Sentía envidia por los niños que eran diferentes a mí, por los que tenían el adelanto del cuarto de baño con bañera, por los que se movían felices vestidos de limpio, por los que lucían la ropa nueva con elegancia y orgullo, por los que no se sentaban en cualquier tranco, por los que utilizaban el pañuelo como almohadilla, por los que no se despeinaban ni en los días de viento, por los que renunciaban al placer de comerse un polo por no mancharse. Sentía fervor por las niñas que tanto disfrutaban con la ropa nueva, aquellas primeras niñas de mi barrio que siempre parecían mayores que nosotros aunque tuviéramos la misma edad, porque eran más formales, más buenas y más limpias, porque se hacían adolescentes antes de tiempo, porque vestidas de domingo, con el pelo arreglado y el vestido ceñido al cuerpo, nos parecían mujeres y acabábamos profundamente enamorados de todo lo que las rodeaba.
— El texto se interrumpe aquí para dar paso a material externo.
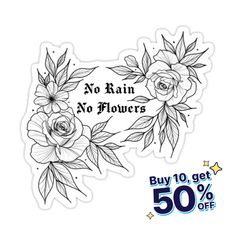 a sticker with flowers and the words no rain, no flowers buy 10 % off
Yo tenía asumido que era un profeta de la ropa de diario, que cuanto más gastado estuviera el pantalón, más libre me sentía. La ropa vieja disimulaba mejor las hazañas callejeras y me proporcionaba toda la libertad que entonces necesitaba para jugar sin condiciones y no sentirme atado a una vestimenta. 
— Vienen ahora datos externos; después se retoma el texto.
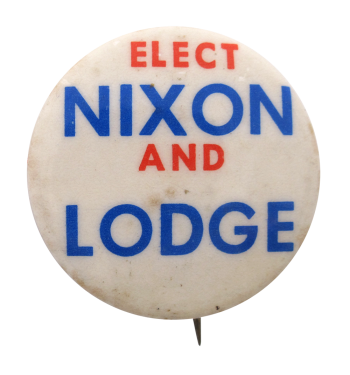 Elect Nixon and Lodge Political Button Museum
En aquel tiempo los niños estábamos tan adaptados al terreno como un camaleón y teníamos la capacidad de cambiar nuestro aspecto externo según el lugar donde estuviéramos. Si nos íbamos a jugar a la playa veníamos con una capa de arena encima; si nos bañábamos en el puerto llegábamos cubiertos de agua, aceite y alquitrán y si jugábamos un partido en un descampado volvíamos con el color de la tierra metido hasta los dedos de los pies. Yo tenía asumido que era una fábrica de hacer churretes, que me podían lavar la cara diez veces, que cinco minutos después me la iba a ensuciar de nuevo. 



Los churretes eran una parte más de mi indumentaria y siempre había algún vecino gracioso que cuando se cruzaba conmigo me decía: “A ver cuando te afeitas ese bigote”. Yo tan inocente, me tocaba la parte superior del labio para comprobar que todavía no me había salido pelo alguno, y que ese bigote tan llamativo era el que me había dejado el bocadillo de sobrasada o la onza de chocolate que me acababa de comer. Uno podía exhibir los churretes de la cara y las manos sucias con cierta dignidad, porque eran gajes del oficio. 



Mucho más grave era llevar las velas colgadas, o lo que es lo mismo, que se te salieran los mocos. En mi escuela había niños que siempre llevaban las velas fuera por muchas advertencias que le hiciera la maestra. Estaban tan acostumbrados a aquella experiencia que no se daban cuenta de la anomalía hasta que le llamaban la atención. A veces resolvían el problema restregándose con la manga. En aquella época no se habían inventado los clínex y solo los niños más refinados llevaban un pañuelo en el bolsillo.